IL-1 mediates amyloid-associated islet dysfunction and inflammation in human islet amyloid polypeptide transgenic mice

Aims/hypothesis Aggregation of islet amyloid polypeptide (IAPP) to form amyloid contributes to beta cell dysfunction in type 2 diabetes. Human but not non-amyloidogenic rodent IAPP induces islet macrophage proIL-1β synthesis. We evaluated the effect of IL-1 receptor antagonist (IL-1Ra) on islet inflammation and dysfunction in a mouse model of type 2 diabetes with amyloid formation. Methods Lean and obese male mice ( A/a or A vy /A at the agouti locus, respectively) with or without beta cell human IAPP expression (h IAPP Tg/0 ) were treated with PBS or IL-1Ra (50 mg kg −1 day −1 ) from 16 weeks of age. Intraperitoneal glucose and insulin tolerance tests were performed after 8 weeks.
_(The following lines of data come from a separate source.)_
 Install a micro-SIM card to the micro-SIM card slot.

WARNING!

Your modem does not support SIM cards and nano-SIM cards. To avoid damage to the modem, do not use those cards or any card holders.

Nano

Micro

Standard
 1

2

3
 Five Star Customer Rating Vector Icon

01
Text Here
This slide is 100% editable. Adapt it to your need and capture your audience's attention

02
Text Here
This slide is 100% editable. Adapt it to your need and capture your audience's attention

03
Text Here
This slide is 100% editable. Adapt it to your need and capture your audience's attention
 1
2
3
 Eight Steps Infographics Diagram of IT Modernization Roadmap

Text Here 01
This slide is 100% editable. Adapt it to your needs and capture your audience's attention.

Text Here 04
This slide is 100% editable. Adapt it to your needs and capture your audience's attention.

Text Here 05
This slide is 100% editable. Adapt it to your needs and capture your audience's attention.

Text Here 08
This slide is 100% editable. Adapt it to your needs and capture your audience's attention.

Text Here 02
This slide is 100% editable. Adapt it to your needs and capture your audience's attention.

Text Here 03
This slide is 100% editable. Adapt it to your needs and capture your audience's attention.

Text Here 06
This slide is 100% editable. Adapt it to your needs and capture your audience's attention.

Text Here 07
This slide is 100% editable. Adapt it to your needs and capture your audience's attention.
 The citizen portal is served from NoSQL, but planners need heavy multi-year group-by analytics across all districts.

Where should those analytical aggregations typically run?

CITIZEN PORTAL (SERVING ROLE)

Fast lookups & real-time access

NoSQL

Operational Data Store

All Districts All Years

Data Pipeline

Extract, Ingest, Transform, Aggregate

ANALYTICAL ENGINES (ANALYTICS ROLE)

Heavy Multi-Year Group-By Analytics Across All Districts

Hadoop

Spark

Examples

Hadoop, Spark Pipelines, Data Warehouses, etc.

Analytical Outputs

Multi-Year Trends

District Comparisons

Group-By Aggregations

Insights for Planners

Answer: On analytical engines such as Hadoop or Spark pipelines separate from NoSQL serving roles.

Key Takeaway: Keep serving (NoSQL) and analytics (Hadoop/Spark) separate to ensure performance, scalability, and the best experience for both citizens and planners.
Pancreases were harvested for histology and gene expression analysis. Results Aggregation of human IAPP was associated with marked upregulation of proinflammatory gene expression in islets of obese h IAPP Tg/0 mice, together with amyloid deposition and fasting hyperglycaemia. IL-1Ra improved glucose tolerance and reduced plasma proinsulin:insulin in both lean and obese h IAPP Tg/0 mice with no effect on insulin sensitivity. The severity and prevalence of islet amyloid was reduced by IL-1Ra in lean h IAPP Tg/0 mice, suggesting a feed-forward mechanism by which islet inflammation promotes islet amyloid at the early stages of disease. IL-1Ra limited Il1a , Il1b , Tnf and Ccl2 expression in islets from obese h IAPP Tg/0 mice, suggesting an altered islet inflammatory milieu. Conclusions/interpretation These data provide the first in vivo evidence—using a transgenic mouse model with amyloid deposits resembling those found in human islets—that IAPP-induced beta cell dysfunction in type 2 diabetes may be mediated by IL-1. Anti-IL-1 therapies may limit islet inflammation and dysfunction associated with amyloid formation.